O sırada devreye girerek, kurumların bizim halkımızın işini gören birimler olduğunu, bu açıdan bakarak onların işlerinde yardımcı olmamız gerektiğini anlattım ve o zamanki Adliye Binası ile arsayı takas etmeye, o binanın belediye olarak bizim işimize yarayacağına Başkan Bey'i ikna ettim. Tabi başta "Yok" deyip de sonradan "Olur" demek kolay değil ama bir şekilde bu çözüm Başsavcı'ya iletildi ancak o zaman da Başsavcı, mülkiyeti hazineye ait, Üngüt'deki şimdiki Adliye Sarayı'nın yerini bulmuş olduğundan teklifi kabul etmedi.

Necip Fazıl Şehir Hastanesi gibi yeni Adliye Sarayı da çok güzel bir binaya kavuşmuş oldu. Ancak yeni hastane binası gibi benzer kaderi paylaşan Adliye Sarayı'nın da hastane kadar olmasa da şehir merkezinden çok uzağa yapılmış olmasının dezavantajını, birinci dereceden işi halkla olan avukatlarla halk yaşamaktadır. Şehir merkezinden bir işi için Adliye'ye giden bir vatandaşın, gidiş dönüş, bir saatten aşağı olmamak üzere bir zamanını yolda harcaması burada da söz konusudur. Bu durumda kim kazanmaktadır, kim de kaybetmektedir? Herkes işine gücüne döndü lakin vatandaş bu durumu yaşamak zorunda kaldı.

 

Bu tür işlerde kim kimin malını, mülkünü, parsını kimden esirgemektedir?

Bildiğim kadarıyla Defterdarlık ve Maliye'nin faaliyetlerini sürdürdüğü binalar kamu malı değildir.

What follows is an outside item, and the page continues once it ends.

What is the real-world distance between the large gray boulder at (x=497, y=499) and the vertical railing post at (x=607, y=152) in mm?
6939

O binalara sığmayan bu iki kuruluş kendilerine yer aramaktayken Dulkadiroğlu Belediyesi'nin, kısa adıyla Diş Hastanesi olarak anılan binadan doğu istikametine o yolun en sonunda bir arsayı Maliye'ye tahsis ettiğini duydum, doğruluğunu bilmiyorum anacak doğru ise bu konuda da geçmişin duyarsızlığının ve iş bilmezliğinin cezasını yine vatandaş çekecektir.

Gerçekten bu kentin hâli nedir böyle? SGK'nın şehir merkezindeki binasının satılacağı söylenirken SGK almış başını bir tarafa gitmiş, Emniyet Müdürlüğü Binası çürüktür diye tahliye edilmiş, her bir birimi bir yerlerde, yeni yapılan belediye binası birimlerini bünyesinde toplayamıyor, metropol ilçe kaymakamlıklarının ve belediyelerinin yerleşim yönünden yaşadıkları olumsuzluklar ortada! Bu nasıl bir durum böyle?  Maraşlılar için "İki yakanız bir araya gelmesin denilmiştir!" sözüne nerede ki insanın inanası geliyor vesselam.